[Stored items from a collection]
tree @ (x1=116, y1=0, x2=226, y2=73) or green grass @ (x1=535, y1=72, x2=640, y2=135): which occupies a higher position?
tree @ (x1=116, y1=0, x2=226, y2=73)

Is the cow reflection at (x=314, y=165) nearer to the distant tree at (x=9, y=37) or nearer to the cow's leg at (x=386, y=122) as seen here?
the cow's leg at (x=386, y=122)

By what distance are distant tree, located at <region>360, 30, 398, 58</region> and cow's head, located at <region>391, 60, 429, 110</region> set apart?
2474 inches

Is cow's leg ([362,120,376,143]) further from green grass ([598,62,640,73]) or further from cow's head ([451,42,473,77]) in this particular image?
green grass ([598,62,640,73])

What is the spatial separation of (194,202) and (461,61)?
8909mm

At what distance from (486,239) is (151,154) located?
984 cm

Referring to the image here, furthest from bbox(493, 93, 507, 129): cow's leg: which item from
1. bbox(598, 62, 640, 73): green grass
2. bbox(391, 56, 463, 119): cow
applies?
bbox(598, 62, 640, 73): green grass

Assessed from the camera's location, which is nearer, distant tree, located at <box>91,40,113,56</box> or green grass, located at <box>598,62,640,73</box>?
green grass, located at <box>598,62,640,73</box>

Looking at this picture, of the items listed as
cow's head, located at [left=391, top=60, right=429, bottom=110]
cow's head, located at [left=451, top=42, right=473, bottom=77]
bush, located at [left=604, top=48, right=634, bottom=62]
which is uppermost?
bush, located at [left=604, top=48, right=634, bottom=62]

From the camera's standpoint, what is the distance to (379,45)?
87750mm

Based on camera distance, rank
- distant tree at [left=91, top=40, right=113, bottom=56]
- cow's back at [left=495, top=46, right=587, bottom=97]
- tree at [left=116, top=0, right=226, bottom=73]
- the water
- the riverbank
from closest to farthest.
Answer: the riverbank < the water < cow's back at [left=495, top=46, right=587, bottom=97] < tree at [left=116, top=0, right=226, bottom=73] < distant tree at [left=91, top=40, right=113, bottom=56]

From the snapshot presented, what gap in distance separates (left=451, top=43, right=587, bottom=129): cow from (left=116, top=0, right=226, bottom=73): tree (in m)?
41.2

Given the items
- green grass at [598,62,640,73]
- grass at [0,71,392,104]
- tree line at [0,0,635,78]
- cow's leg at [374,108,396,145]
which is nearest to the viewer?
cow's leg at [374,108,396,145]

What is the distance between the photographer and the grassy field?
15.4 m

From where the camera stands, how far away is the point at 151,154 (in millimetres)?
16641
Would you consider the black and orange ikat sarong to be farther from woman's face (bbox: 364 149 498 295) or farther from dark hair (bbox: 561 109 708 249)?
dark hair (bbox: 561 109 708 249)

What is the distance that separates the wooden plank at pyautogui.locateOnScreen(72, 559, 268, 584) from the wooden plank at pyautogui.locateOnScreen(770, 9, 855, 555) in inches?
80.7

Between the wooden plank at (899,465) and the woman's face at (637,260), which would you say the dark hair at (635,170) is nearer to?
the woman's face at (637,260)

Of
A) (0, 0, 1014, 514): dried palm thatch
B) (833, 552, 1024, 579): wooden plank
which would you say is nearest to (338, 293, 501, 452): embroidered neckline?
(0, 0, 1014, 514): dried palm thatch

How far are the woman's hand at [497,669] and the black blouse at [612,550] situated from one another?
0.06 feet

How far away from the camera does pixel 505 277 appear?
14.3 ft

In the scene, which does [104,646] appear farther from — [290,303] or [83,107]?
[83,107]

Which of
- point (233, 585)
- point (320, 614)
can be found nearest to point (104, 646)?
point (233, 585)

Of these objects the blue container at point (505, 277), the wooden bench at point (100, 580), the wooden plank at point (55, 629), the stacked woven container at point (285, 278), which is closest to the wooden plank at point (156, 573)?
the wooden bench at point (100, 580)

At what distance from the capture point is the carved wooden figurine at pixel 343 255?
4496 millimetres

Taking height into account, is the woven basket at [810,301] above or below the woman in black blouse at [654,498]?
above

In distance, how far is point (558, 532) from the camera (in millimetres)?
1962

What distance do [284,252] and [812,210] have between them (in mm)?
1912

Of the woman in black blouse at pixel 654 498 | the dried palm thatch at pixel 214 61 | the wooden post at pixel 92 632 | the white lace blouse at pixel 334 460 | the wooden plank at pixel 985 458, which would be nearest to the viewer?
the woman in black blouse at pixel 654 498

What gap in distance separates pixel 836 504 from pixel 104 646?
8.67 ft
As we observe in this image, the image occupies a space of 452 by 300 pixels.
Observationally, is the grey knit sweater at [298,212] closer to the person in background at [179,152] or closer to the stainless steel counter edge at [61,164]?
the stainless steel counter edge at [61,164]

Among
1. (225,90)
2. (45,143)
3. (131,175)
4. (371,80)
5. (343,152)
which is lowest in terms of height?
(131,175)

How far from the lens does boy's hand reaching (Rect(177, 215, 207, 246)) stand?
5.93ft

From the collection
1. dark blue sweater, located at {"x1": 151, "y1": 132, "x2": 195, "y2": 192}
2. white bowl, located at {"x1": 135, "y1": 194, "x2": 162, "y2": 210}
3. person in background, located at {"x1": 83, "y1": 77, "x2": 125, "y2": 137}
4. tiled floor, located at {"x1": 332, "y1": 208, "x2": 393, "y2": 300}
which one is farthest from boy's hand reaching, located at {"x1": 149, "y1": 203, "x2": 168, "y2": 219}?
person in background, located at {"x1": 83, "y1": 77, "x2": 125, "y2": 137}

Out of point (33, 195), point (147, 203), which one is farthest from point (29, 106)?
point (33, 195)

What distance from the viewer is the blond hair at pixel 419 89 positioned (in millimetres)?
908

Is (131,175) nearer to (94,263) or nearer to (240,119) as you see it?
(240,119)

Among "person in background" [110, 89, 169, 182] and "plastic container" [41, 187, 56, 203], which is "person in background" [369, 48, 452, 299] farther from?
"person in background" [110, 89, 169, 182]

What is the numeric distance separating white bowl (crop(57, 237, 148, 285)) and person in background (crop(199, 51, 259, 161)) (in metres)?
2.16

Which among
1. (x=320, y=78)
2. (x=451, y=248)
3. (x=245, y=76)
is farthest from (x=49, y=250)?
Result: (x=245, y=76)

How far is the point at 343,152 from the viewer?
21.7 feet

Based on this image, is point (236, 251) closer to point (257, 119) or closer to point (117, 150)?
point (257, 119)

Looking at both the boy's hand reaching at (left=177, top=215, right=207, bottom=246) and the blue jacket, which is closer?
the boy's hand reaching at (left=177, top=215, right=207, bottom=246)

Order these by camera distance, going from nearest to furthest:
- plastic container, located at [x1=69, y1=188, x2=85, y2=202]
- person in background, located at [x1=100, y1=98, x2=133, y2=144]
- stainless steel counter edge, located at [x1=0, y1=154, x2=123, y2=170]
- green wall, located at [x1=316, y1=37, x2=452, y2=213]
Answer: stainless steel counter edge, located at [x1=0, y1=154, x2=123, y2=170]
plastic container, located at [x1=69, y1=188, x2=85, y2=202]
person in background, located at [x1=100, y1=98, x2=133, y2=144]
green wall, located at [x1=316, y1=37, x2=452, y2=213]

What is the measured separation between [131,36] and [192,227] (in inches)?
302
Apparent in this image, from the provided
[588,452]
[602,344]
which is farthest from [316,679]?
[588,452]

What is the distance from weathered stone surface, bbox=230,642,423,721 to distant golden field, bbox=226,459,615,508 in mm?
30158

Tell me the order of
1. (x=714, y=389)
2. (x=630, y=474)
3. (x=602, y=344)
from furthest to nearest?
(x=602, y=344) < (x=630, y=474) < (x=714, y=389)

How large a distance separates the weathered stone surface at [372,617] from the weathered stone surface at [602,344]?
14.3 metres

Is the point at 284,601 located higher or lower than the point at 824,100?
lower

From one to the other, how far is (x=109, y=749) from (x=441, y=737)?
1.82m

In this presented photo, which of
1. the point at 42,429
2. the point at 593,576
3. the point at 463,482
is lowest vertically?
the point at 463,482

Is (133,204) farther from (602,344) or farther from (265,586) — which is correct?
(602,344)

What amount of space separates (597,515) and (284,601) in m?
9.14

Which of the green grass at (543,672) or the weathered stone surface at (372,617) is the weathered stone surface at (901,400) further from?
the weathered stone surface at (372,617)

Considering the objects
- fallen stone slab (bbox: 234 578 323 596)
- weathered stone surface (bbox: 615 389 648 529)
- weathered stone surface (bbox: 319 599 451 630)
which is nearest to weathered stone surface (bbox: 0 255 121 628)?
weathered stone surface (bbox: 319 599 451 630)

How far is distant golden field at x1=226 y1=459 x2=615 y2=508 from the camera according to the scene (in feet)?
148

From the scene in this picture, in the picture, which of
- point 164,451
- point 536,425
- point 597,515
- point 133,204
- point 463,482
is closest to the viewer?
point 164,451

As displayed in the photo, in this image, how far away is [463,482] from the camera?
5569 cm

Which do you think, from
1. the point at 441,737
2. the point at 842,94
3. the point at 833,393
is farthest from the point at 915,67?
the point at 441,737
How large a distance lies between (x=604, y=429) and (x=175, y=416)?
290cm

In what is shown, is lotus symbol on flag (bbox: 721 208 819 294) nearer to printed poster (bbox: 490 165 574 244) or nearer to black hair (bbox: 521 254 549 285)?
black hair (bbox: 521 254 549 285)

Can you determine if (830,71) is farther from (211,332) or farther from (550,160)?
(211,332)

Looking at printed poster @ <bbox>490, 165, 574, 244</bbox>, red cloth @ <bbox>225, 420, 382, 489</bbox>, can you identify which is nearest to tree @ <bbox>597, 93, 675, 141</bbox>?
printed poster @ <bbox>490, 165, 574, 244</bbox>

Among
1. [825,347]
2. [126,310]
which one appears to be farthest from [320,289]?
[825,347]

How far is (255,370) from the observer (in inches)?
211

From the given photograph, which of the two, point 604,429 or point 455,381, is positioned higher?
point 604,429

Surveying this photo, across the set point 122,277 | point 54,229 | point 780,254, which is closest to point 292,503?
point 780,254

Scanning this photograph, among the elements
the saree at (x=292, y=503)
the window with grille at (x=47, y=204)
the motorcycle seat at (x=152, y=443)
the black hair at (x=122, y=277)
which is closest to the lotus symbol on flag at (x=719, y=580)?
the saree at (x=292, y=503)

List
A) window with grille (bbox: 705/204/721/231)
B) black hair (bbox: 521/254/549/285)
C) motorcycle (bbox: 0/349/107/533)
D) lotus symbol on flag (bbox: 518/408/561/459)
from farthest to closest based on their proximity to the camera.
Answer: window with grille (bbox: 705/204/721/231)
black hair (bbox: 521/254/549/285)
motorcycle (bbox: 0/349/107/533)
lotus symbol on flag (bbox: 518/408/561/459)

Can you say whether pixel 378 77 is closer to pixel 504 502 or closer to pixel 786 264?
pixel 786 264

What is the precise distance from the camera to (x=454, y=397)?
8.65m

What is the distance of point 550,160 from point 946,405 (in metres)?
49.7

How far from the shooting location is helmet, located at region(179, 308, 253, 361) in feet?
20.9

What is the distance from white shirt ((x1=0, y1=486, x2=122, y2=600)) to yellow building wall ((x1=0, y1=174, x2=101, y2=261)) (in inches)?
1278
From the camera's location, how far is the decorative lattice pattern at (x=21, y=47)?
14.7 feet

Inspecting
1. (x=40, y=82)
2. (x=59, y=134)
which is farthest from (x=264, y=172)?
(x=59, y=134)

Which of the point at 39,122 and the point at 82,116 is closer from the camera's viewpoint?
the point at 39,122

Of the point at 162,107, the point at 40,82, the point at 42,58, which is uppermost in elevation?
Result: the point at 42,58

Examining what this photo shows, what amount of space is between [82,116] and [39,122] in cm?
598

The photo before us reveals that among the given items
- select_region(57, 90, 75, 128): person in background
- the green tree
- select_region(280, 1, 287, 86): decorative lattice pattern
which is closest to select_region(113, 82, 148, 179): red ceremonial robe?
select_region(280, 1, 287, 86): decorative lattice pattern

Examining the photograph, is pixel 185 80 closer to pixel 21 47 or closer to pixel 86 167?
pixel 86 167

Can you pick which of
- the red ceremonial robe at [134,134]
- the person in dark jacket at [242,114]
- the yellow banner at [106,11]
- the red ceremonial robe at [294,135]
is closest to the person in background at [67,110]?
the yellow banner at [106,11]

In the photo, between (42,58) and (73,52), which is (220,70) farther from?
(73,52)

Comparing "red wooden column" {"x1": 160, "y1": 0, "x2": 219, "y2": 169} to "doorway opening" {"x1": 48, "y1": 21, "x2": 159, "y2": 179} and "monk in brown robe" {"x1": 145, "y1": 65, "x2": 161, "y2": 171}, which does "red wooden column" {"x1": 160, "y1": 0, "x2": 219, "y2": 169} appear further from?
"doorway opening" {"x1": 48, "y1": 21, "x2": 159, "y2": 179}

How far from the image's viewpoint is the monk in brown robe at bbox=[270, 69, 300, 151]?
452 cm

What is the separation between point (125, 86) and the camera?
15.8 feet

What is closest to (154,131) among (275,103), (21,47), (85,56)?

--- THE EXERCISE ---
Copy everything from the line containing "Is the cow reflection" down to the line containing "2474 inches", renaming "distant tree" to "faraway tree" and leaving all else unchanged.

--- WRITTEN SOLUTION ---
Is the cow reflection at (x=314, y=165) nearer to the faraway tree at (x=9, y=37) or nearer to the cow's leg at (x=386, y=122) as seen here?
the cow's leg at (x=386, y=122)

By what distance are faraway tree, located at <region>360, 30, 398, 58</region> and cow's head, located at <region>391, 60, 429, 110</region> set apart?
2474 inches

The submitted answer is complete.